> _Texte extrait_:
Après le Model D au format module, Behringer présente le Poly D, un synthé compact complet : panneau inclinable, clavier dynamique, paraphonie à quatre VCO, chorus et distorsion analogiques, arpégiateur, séquenceur… et un tarif à tomber !
Personne ne l’a venu venir ! Les premiers K-2 étaient à peine livrés, la TD-3 était tout juste annoncée, la RD-9 était toujours attendue… sans parler des RD-8, Odyssey, Crave fraichement débarqués dans quelques chaumières privilégiées, les UBXA et DS80 sur les écrans des ingénieurs… Et toujours les Pro-1, MS-1, VC340, Model-D, Neutron, DeepMind au catalogue. On a peine à croire que cette gamme touffue a été imaginée et produite en à peine trois ans. Mais que ne fut pas notre surprise lorsqu’un carton trapu et lourd arriva au studio ! « On vous envoie un nouveau produit en pré-test, vous nous direz ce que vous en pensez… », nous avait humblement proposé Luigi, Brand Innovation Leader de Music Tribe. Le carton était minutieusement emmailloté dans un discret papier Craft. Le masque tombé, on découvre le dessin d’un synthé qui n’est pas sans rappeler un célèbre monodique américain produit au début des années 70 ; le plus célèbre d’entre eux, même ! Une chose nous surprend immédiatement dans la section VCO : il y en a quatre ! Et ce nom, là, Poly D, qui nous saute tout de suite aux yeux… Ils l’ont fait ? Ils l’ont fait !

> _Items_:
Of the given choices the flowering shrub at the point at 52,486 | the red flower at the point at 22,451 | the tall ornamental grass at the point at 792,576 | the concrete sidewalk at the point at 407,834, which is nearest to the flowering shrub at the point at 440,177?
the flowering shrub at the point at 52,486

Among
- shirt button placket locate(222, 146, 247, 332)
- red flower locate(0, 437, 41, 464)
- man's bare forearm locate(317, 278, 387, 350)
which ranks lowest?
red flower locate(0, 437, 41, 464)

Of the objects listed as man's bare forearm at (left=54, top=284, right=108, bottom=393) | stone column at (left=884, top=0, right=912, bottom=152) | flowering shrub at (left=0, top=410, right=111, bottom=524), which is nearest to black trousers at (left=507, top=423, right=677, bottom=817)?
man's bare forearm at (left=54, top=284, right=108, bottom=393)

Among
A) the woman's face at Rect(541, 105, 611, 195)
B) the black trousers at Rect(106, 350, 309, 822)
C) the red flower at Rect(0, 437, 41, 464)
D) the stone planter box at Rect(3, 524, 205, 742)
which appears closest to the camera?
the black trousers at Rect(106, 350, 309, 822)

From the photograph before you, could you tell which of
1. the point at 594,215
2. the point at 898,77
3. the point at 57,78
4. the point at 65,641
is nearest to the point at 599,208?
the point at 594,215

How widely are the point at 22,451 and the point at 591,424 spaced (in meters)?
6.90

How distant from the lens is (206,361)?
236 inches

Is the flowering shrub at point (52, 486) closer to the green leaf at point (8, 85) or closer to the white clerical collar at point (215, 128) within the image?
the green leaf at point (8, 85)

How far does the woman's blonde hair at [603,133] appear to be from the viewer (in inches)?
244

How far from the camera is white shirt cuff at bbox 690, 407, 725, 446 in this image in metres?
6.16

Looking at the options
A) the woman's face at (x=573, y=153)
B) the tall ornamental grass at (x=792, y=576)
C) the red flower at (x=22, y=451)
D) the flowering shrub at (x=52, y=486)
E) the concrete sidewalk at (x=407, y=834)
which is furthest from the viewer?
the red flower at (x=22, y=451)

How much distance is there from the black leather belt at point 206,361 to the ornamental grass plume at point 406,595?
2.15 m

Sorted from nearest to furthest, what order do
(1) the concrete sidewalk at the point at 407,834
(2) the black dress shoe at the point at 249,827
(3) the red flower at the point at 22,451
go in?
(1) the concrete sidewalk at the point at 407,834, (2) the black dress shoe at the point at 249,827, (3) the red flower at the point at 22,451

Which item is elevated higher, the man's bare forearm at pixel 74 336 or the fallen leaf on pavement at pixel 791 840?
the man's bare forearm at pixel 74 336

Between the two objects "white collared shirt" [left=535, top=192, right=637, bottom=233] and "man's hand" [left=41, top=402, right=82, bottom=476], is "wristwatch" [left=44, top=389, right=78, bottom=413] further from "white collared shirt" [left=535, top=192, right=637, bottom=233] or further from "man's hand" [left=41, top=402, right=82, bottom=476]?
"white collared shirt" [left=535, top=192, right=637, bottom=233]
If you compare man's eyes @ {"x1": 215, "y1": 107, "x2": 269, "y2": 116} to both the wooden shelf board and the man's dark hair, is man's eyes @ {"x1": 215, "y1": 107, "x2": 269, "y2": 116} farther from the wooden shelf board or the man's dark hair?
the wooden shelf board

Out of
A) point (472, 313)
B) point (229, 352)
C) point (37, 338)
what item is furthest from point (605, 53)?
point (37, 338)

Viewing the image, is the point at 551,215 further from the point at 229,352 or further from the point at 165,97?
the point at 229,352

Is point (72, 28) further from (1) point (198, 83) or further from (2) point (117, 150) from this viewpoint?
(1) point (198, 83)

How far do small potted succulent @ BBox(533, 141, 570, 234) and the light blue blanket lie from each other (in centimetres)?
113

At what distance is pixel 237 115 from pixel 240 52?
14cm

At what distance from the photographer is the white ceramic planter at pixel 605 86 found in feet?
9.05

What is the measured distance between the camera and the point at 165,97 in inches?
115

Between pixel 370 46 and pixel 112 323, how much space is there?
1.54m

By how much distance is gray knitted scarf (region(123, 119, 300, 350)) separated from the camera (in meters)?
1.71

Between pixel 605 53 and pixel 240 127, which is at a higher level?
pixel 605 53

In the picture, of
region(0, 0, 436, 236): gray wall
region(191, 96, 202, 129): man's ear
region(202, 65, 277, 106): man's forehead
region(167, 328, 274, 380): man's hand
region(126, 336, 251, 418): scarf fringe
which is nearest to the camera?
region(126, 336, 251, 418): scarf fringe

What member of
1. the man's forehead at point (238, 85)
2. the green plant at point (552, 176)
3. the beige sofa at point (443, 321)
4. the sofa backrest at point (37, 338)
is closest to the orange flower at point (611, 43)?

> _Exercices_:
A) Relevez tous les produits que le texte sur le Poly D dit être toujours au catalogue.
B) Recopiez le passage du texte sur le Poly D compris entre « Après le Model » et « tarif à tomber ! », bornes incluses.

> _Résultats attendus_:
A) Pro-1, MS-1, VC340, Model-D, Neutron, DeepMind

B)
Après le Model D au format module, Behringer présente le Poly D, un synthé compact complet : panneau inclinable, clavier dynamique, paraphonie à quatre VCO, chorus et distorsion analogiques, arpégiateur, séquenceur… et un tarif à tomber !